People sometimes describe the Arizona senator as a centrist, but that seems the wrong term for someone who’s been working to derail some of the most broadly popular parts of Joe Biden’s agenda, corporate tax increases and reforms to lower prescription drug prices. Instead, she’s just acting as an obstructionist, seeming to bask in the approbation of Republicans who will probably never vote for her.

Goldberg also called out the senator for not fully displaying her policy positions. “It sometimes seems as if what Sinema wants is for people to sit around wondering what Sinema wants,” she opined.

The author then likens Sinema to the late GOP Sen. John McCain, who also refused to go along with the Republican Party. She wrote:

But people admired McCain because they felt he embodied a consistent set of values, a straight-talking Captain America kind of patriotism. Despite his iconoclastic image, he was mostly a deeply conservative Republican; as CNN’s Harry Enten points out, on votes where the parties were split, he sided with his party about 90 percent of the time.

Sinema, by contrast, breaks with her fellow Democrats much more often. There hasn’t been a year since she entered Congress, Enten wrote, when she’s voted with her party more than 75 percent of the time. But what really makes her different from McCain is that nobody seems to know what she stands for.

In the article, Goldberg notes that Sinema wrote a book in which she describes how she found self-actualization when she learned to “open up my own ways of thinking to embrace a much larger possibility than the strict party-line rhetoric I’d been using.”

The senator explained that she learned to have meetings with lobbyists that were “relaxed and comfortable” even if they disagreed on policy positions. However, Goldberg argued that Sinema’s self-actualization was related to “operating in the minority, not exercising power” and asserts that now that Democrats have the power, the senator should abandon her focus on bipartisanship and operating on principles.

Goldberg quoted Emily Kirkland, executive director of Progress Arizona, a group that worked to get Sinema elected. She said:

I think she’s just really invested in that self-image, personally, as someone who stands up to her party, and I think she has really lost track of what is actually politically prudent, even to put aside the impact on the lives of millions of people.
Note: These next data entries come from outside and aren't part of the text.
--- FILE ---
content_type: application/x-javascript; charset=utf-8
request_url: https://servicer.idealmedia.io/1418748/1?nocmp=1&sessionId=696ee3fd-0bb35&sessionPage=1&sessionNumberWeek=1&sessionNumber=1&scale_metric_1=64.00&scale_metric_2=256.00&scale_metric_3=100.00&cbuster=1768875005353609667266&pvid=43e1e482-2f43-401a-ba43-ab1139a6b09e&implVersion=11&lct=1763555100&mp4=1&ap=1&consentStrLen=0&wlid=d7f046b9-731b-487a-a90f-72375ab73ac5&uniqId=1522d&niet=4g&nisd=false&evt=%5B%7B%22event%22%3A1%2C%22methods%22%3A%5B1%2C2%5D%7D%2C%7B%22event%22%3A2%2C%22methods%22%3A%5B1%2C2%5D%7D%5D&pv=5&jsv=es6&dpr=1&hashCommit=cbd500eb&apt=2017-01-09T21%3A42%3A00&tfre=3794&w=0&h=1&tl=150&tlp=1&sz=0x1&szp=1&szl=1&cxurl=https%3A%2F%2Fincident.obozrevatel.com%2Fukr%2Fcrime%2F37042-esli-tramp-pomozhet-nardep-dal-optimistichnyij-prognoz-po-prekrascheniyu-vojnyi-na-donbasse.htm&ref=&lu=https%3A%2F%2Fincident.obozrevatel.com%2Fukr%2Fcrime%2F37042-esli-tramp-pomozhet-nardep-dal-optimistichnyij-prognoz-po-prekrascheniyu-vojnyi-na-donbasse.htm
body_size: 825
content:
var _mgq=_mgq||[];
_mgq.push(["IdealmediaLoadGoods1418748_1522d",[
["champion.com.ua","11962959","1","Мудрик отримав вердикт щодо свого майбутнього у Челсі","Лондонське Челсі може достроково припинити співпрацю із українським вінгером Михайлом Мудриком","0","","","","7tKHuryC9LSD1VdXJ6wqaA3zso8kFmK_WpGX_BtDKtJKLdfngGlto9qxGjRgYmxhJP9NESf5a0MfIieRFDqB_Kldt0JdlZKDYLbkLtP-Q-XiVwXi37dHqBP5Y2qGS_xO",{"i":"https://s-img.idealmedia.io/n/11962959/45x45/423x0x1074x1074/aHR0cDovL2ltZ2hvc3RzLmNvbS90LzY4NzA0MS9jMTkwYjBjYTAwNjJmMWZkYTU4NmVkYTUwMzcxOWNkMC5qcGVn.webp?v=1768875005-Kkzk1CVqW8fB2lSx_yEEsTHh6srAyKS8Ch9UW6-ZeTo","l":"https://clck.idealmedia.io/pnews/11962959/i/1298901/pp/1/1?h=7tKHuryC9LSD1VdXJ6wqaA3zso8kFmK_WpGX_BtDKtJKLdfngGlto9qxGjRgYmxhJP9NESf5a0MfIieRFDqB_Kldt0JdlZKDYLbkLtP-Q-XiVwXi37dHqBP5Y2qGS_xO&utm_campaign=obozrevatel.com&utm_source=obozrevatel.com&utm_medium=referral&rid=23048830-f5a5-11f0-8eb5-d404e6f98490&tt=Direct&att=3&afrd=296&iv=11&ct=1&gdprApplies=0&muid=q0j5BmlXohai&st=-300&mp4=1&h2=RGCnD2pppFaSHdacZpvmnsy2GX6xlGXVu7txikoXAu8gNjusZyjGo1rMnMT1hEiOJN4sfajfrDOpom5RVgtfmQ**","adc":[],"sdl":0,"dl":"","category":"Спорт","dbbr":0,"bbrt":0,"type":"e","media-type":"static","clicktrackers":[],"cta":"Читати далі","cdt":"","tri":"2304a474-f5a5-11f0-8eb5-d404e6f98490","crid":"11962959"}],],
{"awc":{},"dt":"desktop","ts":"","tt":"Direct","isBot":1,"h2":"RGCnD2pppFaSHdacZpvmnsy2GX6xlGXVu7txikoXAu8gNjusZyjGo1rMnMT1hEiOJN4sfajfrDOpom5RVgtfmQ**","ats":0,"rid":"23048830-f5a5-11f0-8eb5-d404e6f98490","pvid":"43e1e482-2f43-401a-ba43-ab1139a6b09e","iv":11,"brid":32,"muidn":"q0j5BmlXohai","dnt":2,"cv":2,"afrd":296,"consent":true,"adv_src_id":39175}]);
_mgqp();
The author ends her piece by proclaiming:

There’s a difference, it turns out, between being a maverick and being a narcissist.

Perhaps the question we should be asking is “What’s wrong with The New York Times?” In fact, it might even be better to ask what is wrong with people like Goldberg and her ilk, who don’t seem to understand the role of a lawmaker.

Sinema is in the Senate to represent the interests of her constituents, not the President of the United States or the whole of the Democratic Party. She, along with Manchin, do not represent solidly blue states, and they are painfully aware of the fact that much of what the far-left is pushing in Congress is not popular with those who put them into office.

Moreover, while the word “bipartisanship” has become verboten to many on both sides of the political divide, there are still some who believe that it is not desirable for one party to run roughshod over the minority while pushing through an agenda that might not be popular with most of the public.

The reality is that someone like Sinema, who is standing on principle, is destined to be a thorn in the side of far-left progressives who believe they should get their way no matter what. Indeed, these are folks who don’t understand the concept of having principles because, for the most part, they don’t have any.

These people believe that a Democratic senator should vote for the party’s agenda regardless of how their constituents feel because their mission is more important than the people it might affect. This is what is wrong with The New York Times and most other activist media outlets.